**Tekstfragment**:
In het financieel arrangement met de VNG is afgesproken dat het Sociaal en Cultureel Planbureau de taak heeft om als onafhankelijke derde na te gaan hoe het nu met de verdeling van de financiële middelen zit. Ik wil daarop geen inbreuk maken.
Dat laat onverlet dat ik gemeenten gelukkig zelf ook hoor bepleiten om dat geld apart te houden omdat zij het wellicht later nodig hebben. Dat vind ik verstandig. Ik ontraad daarom de aanneming van deze motie.
Mevrouw Agema (PVV):
De staatssecretaris heeft te maken met ruim 400 gemeenten, die een verschillende aanpak volgen. Zij zegt dat er nog geen duidelijkheid is over het totale bedrag dat is onderbesteed. Zij weet ook nog niet of er is voldaan aan de compensatieplicht door de ruim 400 gemeenten. Ik verzoek de staatssecretaris in de motie om hierover eerst duidelijkheid te verkrijgen voordat gemeenten in hun voorjaarsnota het geld dat zij overhouden van een nieuwe bestemming voorzien. Ik voorzie dat de staatssecretaris anders grote problemen krijgt. Kan zij daarop reageren?

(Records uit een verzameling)

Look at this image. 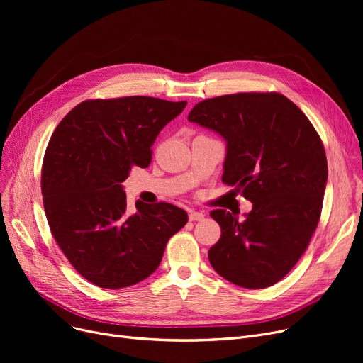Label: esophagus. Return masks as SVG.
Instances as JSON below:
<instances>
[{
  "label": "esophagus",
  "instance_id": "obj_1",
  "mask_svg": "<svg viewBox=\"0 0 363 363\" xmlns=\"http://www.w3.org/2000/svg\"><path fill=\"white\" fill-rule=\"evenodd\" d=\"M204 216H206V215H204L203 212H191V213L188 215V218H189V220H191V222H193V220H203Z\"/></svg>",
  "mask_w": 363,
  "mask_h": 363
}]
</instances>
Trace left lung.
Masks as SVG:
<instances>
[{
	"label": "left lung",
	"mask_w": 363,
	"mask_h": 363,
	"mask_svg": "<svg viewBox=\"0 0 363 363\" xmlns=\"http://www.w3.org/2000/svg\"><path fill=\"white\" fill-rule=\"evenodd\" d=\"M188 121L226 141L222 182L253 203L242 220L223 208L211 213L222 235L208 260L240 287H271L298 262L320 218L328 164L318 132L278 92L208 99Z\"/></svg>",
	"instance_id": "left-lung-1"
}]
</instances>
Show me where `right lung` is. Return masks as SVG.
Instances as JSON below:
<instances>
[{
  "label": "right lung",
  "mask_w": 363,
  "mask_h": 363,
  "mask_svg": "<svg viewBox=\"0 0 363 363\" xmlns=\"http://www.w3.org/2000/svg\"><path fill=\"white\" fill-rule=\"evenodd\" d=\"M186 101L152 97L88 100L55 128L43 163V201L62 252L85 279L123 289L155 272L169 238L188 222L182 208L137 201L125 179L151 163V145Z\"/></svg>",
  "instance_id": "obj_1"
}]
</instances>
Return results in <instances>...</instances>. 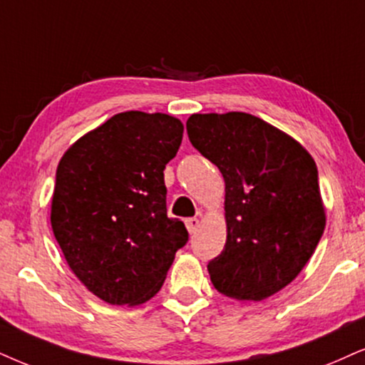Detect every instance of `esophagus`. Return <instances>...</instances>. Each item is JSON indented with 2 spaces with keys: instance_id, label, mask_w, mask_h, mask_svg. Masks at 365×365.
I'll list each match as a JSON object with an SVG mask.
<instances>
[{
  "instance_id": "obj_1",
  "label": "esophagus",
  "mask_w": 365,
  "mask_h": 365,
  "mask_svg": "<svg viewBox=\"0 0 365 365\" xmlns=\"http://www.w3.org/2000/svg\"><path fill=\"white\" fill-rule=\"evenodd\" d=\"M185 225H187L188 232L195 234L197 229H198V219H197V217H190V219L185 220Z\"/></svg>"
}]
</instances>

==

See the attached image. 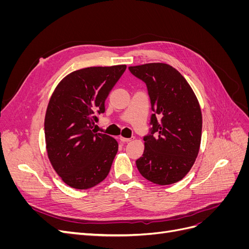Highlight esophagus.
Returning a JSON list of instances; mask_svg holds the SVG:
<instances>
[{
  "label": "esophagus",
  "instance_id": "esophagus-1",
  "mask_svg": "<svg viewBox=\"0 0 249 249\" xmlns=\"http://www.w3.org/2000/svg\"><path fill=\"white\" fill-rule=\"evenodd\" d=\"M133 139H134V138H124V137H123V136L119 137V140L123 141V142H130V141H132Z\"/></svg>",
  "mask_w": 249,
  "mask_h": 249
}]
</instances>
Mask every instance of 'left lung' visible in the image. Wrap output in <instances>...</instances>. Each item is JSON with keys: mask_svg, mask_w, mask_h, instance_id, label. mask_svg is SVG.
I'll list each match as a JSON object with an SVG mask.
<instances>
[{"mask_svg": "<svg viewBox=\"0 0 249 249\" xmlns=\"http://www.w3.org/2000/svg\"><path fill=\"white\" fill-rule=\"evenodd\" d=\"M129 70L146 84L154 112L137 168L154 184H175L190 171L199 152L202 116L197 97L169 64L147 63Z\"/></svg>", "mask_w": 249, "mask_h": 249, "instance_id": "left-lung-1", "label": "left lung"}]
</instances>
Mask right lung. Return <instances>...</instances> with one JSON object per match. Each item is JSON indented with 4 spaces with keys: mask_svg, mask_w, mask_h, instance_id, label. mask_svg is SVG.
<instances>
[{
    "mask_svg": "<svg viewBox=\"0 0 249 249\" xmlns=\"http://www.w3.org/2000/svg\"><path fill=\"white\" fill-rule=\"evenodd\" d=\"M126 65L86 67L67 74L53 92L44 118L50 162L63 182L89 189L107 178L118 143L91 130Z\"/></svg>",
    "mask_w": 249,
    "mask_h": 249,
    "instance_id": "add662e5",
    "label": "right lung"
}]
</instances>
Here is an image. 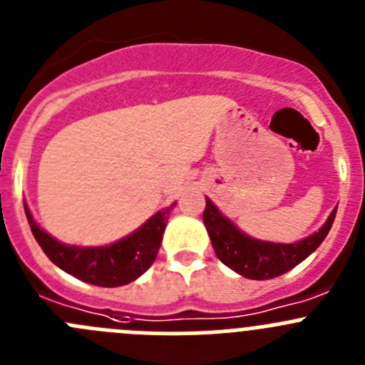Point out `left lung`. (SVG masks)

**Takenlijst**:
a. Schrijf het tekstfragment over van "In het financieel" tot "geen inbreuk maken." en vervang daarin "financiële middelen" door "gelden".
b. Beantwoord de volgende vragen over het tekstfragment:
(i) Welke instantie moet als onafhankelijke derde nagaan hoe het met de verdeling van de financiële middelen zit?
(ii) Met hoeveel gemeenten heeft de staatssecretaris volgens mevrouw Agema te maken?
(iii) In welk document geven gemeenten volgens mevrouw Agema het geld dat zij overhouden een nieuwe bestemming?

**Antwoorden per taak**:
a.
In het financieel arrangement met de VNG is afgesproken dat het Sociaal en Cultureel Planbureau de taak heeft om als onafhankelijke derde na te gaan hoe het nu met de verdeling van de gelden zit. Ik wil daarop geen inbreuk maken.

b.
(i) Het Sociaal en Cultureel Planbureau.
(ii) Met ruim 400 gemeenten.
(iii) In hun voorjaarsnota.